As KingLooie says, either looking after the baby is easy, in which case he can do it no problem, or it's very hard, in which case you definitely need a break from it. He can't say that it's easy for you but hard for him because that's nonsense. You aren't a prisoner who has to beg for time out of the house, he's your partner who should be sharing the parenting load. It sounds like he isn't actually that bothered about being a father.

MrsMozart · 15/06/2018 15:02

Ditto the just go out.

Does he 'ask your permission' to go to the gym, etc?

arethereanyleftatall · 15/06/2018 15:02

Hrft as I need to go on school run, and I'm sure everyone has already said this...
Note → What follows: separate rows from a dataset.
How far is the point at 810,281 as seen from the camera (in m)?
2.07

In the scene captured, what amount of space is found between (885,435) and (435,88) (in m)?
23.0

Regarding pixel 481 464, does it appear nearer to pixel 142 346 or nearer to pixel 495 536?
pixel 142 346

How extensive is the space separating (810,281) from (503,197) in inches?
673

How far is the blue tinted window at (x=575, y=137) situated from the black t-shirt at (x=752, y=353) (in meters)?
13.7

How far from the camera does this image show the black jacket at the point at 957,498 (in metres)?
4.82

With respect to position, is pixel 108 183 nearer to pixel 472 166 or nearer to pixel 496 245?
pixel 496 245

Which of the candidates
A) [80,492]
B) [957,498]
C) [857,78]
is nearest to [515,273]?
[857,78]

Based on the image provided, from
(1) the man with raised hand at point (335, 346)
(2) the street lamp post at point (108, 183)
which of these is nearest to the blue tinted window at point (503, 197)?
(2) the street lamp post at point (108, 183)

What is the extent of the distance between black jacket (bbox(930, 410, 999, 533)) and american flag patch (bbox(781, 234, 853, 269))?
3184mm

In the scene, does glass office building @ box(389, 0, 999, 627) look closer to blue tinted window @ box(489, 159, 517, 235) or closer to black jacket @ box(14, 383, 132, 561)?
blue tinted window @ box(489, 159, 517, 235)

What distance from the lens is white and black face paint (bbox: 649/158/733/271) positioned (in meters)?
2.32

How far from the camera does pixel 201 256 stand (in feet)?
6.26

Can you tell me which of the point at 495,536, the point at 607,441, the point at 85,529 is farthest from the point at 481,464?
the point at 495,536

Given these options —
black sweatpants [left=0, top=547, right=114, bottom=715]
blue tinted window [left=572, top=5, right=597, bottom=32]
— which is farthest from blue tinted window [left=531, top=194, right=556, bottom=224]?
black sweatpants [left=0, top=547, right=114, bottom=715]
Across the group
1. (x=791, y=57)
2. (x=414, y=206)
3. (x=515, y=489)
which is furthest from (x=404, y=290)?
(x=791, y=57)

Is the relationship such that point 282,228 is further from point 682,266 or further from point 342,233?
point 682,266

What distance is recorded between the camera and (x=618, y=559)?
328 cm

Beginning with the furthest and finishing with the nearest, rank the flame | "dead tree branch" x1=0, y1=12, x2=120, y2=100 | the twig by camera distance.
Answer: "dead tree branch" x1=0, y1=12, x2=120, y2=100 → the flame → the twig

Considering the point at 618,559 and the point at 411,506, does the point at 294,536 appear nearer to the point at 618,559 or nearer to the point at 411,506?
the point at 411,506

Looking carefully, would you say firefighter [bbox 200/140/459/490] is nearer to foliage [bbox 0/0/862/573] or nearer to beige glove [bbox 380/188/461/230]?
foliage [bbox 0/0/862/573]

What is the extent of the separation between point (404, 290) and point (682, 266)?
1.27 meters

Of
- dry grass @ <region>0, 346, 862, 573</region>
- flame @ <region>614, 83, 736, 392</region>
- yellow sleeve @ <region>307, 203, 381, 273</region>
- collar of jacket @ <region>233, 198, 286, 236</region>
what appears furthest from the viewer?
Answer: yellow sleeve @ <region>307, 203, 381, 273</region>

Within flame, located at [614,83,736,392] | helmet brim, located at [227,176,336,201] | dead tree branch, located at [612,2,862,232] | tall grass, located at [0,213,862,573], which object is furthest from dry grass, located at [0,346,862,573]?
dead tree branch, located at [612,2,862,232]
But for goodness sake, this is obviously absolutely ridiculous. Equal downtime. That's EQUAL. If he goes to the gym every day, then you go and do what you want for the equivalent time each day. If he has a weekend off, then you have a weekend off.

How bloody dare he.

CoffeeIsNotEnough · 15/06/2018 15:04

He sounds extremely selfish.

My husband works long hours and works away a lot, always has done, and that could only stop for about a month around the birth of our children. This never stopped him doing his share when he was here.

He has always had a fabulous bond with them as he was so involved, despite only being here so little of the time when they were very small. It's an investment in his future relationship with his child, as well as with you.

StepBackNow · 15/06/2018 15:06

Don't ask him. Tell him.

TeachesOfPeaches · 15/06/2018 15:07

Not sure why you feel privileged OP. Sounds very lonely.

BeanJen · 15/06/2018 15:08

Thanks all. I have said many times to myself 'I didn't marry an unselfish man'. I really didn't. I've never been under the illusion that he would help me with the housework or give up his hobbies and I chose to be with him regardless. I don't know anyone that married a saint and I at least knew what I was letting myself in for and he of course has many good qualities. I'm glad you all generally agree with me. From the sounds of your responses a lot of you are more forceful with your partners than I am. I will try to take your adviceSmile

OP posts:
BeanJen · 15/06/2018 15:10

@TeachesOfPeaches I get to spend every day with my beautiful daughter and we can afford for me not to work. That seems privileged to me.

OP posts:
cestlavielife · 15/06/2018 15:11

Saturday do this
Just get your bag, turn your phone off, grab your car keys and go

Or when he takes baby put then you go out in the other direction to town and let him know you won't be back til.4 pm . He can go shopping then. Just leave him to it.

TeachesOfPeaches · 15/06/2018 15:13

Yes you spend literally every single hour of your day and night with your daughter - sounds suffocating.

Spaghettijumper · 15/06/2018 15:14

You 'knew what you were letting yourself in for'?? Wow.

gillybeanz · 15/06/2018 15:22

Wow, your housework?
I was sahm for 25 years and it was never my housework, nor my childcare.
You need to wise up OP, or he'll treat you like shit forever, and you are worth more.
Start putting yourself first, this is your life, it's not a dress rehearsal.

Purplepjs · 15/06/2018 15:22

I think you need to sit and have a calm chat with him about the demands of your role and your need/right to equal downtime to him. It is absolutely right that you should both have time and space to enjoy your own interests, even if that’s simply reading a book in a coffee shop. It also occurred to me that if he is away for half the week, presumably he has long evenings after work on his own. Could he shift his gym membership to there so he goes while he’s away and is therefore more available to you when he’s home? Would give you two some more time together?

Cath2907 · 15/06/2018 15:25

He can take the baby shopping like many parents do on the weekend. Problem solved!